* _Your task_:
Although the data below holds other lines too, output only those from the line with "Q: How many?" up to and including the line with "A: Sequence-level.", exactly as they appear.
** Source data follows **
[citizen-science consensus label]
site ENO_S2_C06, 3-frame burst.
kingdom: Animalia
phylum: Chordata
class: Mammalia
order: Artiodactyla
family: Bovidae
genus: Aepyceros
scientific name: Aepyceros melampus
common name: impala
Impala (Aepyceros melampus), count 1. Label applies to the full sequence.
** End of Source data **
** Source data follows **
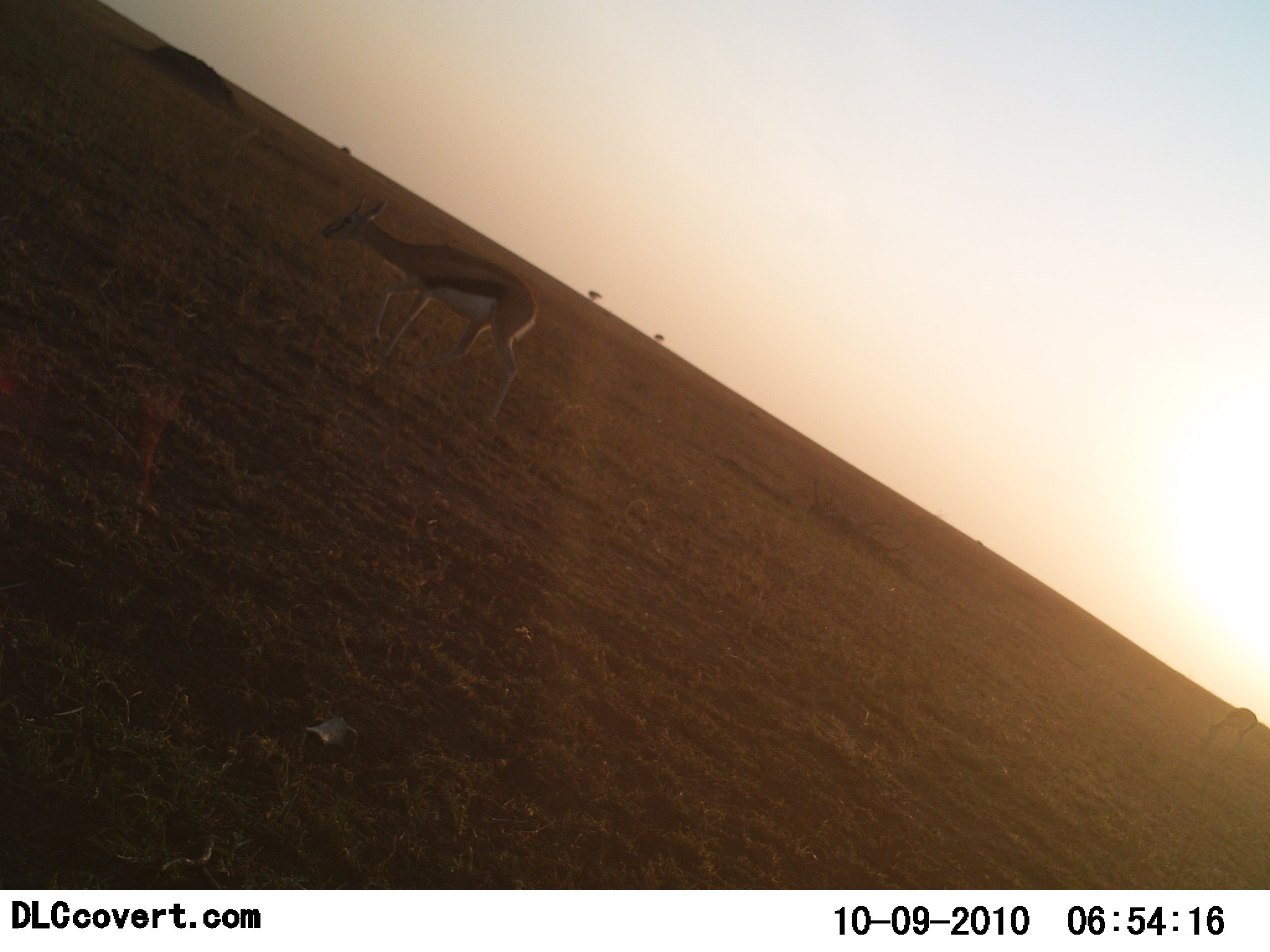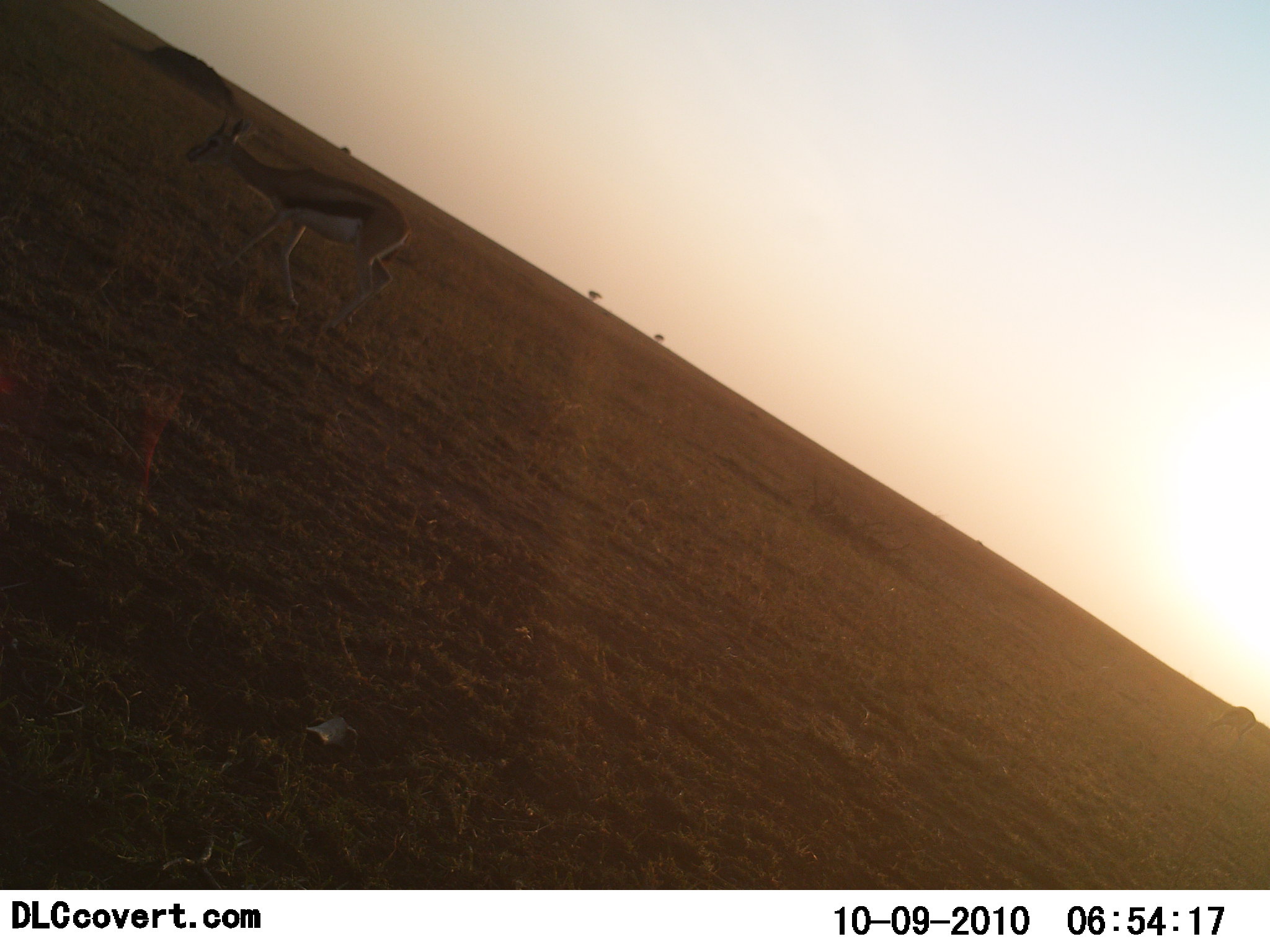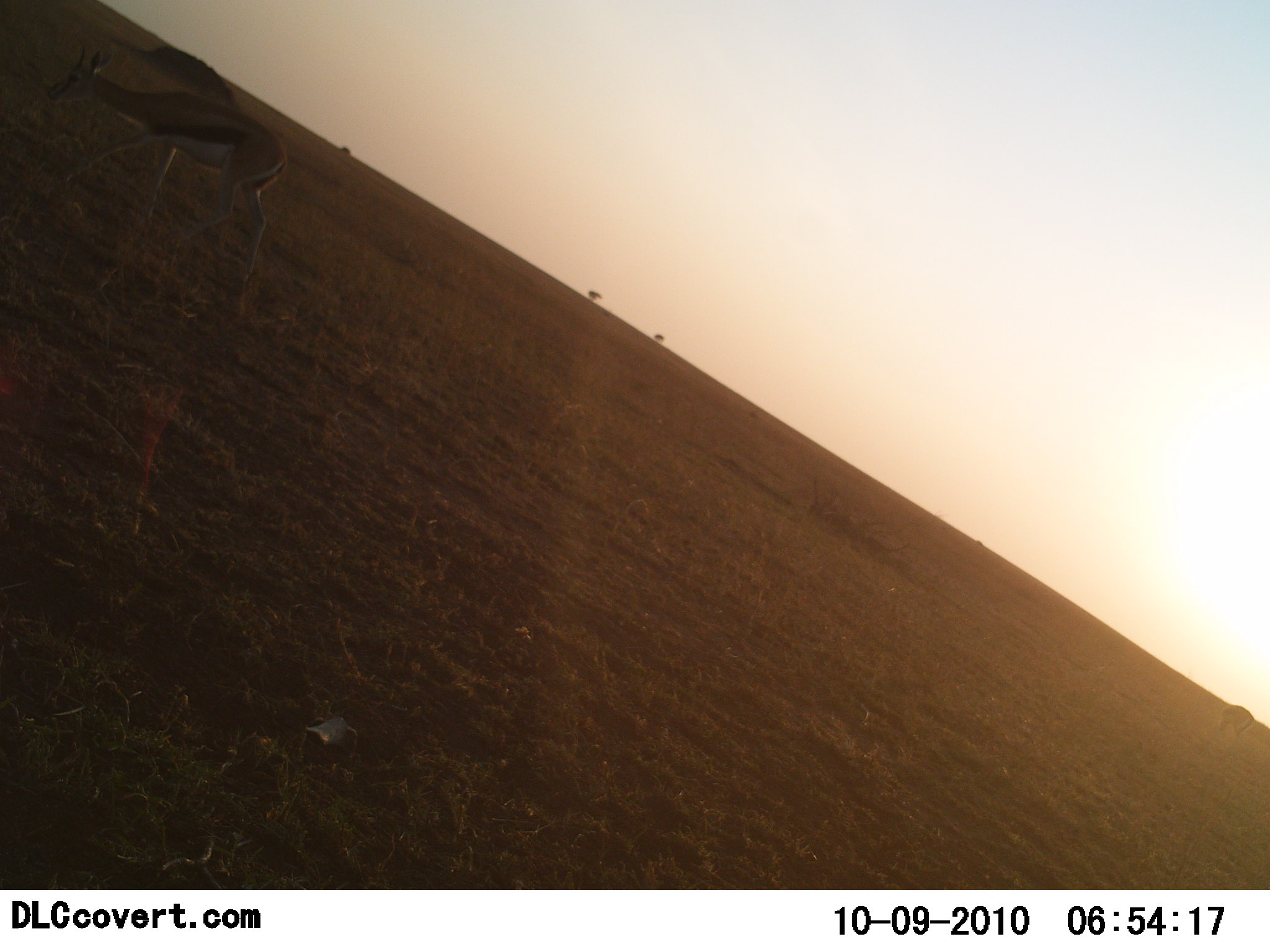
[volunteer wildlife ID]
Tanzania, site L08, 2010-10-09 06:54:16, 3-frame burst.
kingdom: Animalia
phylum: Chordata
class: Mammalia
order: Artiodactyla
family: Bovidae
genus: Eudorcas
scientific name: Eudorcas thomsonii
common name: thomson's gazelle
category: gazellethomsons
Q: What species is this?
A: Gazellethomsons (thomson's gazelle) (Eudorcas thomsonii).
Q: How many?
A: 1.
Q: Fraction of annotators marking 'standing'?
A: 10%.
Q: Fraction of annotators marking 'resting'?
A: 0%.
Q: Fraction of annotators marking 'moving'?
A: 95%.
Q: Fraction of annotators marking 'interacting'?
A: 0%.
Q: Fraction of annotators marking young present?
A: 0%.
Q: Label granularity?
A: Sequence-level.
** End of Source data **
* _Exercise result_:
Q: How many?
A: 1.
Q: Fraction of annotators marking 'standing'?
A: 10%.
Q: Fraction of annotators marking 'resting'?
A: 0%.
Q: Fraction of annotators marking 'moving'?
A: 95%.
Q: Fraction of annotators marking 'interacting'?
A: 0%.
Q: Fraction of annotators marking young present?
A: 0%.
Q: Label granularity?
A: Sequence-level.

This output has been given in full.